Kurze Aufgabe 1 >>
Beantworte anhand des Textes über die unbezahlte Schulung:
(a) Was führt der Betrieb im kommenden Januar ein?
(b) An welchen Tagen findet die Schulung für die Belegschaft statt?
(c) Wer trägt die Kurskosten?
Kurze Aufgabe 2 >> Führe den Text über die unbezahlte Schulung nach seinem letzten Satz weiter.

Textauszug >>
• • • • •

Thomas Müller, Dr. iur., Rechtsberatung
Muss ich ohne Lohn am Weiterbildungskurs teilnehmen?
Frage: Im kommenden Januar führt unser Betrieb ein neues Computersystem ein. Die ganze Belegschaft muss am Freitag und Samstag vor der Einführung an einer Schulung teilnehmen, um die neue Software kennen zu lernen. Die Kurskosten übernimmt der Arbeitgeber. Der Chef verlangt jedoch, dass wir Angestellten für den Kurs den Samstag «opfern». Die Teilnahme am Kurs soll also nicht als Arbeitszeit gelten. Dies stösst vielen Mitarbeitern sauer auf. Ist eine solche Anordnung überhaupt zulässig? In meinem Arbeitsvertrag habe ich dazu nichts gefunden.

• • • • •

Quellenauszug >>
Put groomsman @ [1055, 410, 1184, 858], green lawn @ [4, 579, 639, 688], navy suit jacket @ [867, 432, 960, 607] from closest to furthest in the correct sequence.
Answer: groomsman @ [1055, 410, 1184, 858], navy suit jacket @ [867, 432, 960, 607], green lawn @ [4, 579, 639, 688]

• • • • •

Übungsergebnis 1 >>
(a) Ein neues Computersystem.
(b) Am Freitag und Samstag vor der Einführung.
(c) Der Arbeitgeber.

Übungsergebnis 2 >>
Antwort: Die Anordnung Ihres Chefs widerspricht der Verordnung 1 zum Arbeitsgesetz, wo klar steht: «Muss sich ein Arbeitnehmer oder eine Arbeitnehmerin auf Anordnung des Arbeitgebers fortbilden, dann stellt die dafür aufgewendete Ausbildungszeit Arbeitszeit dar.» Das bedeutet, dass die Teilnehmenden des Weiterbildungskurses Überstunden leisten. Und Überstunden sind laut Gesetz durch Lohn oder Freizeit abzugelten, sofern dies im Arbeitsvertrag oder im dazugehörigen Reglement nicht ausdrücklich ausgeschlossen wird.
Da Ihr Arbeitsvertrag zum Thema Überstunden keine Regelung enthält, muss Ihnen der Betrieb für den Kurs-Samstag den üblichen Lohn zahlen. Nicht nur das: Sie und Ihre Arbeitskolleginnen und -kollegen haben sogar Anspruch auf einen Zuschlag von 25 Prozent. So will es das Obligationenrecht. Als Alternative sieht das Gesetz aber auch die Möglichkeit vor, dass sich beide Seiten auf eine Kompensation durch Freizeit einigen. Dann könnten Sie als Ausgleich für den Samstag an einem anderen Tag frei nehmen. Wie gesagt, müssten damit aber beide Vertragsparteien einverstanden sein. Sonst bleibt nur die erwähnte Variante mit der finanziellen Abgeltung.
Thomas Müller, Dr. iur.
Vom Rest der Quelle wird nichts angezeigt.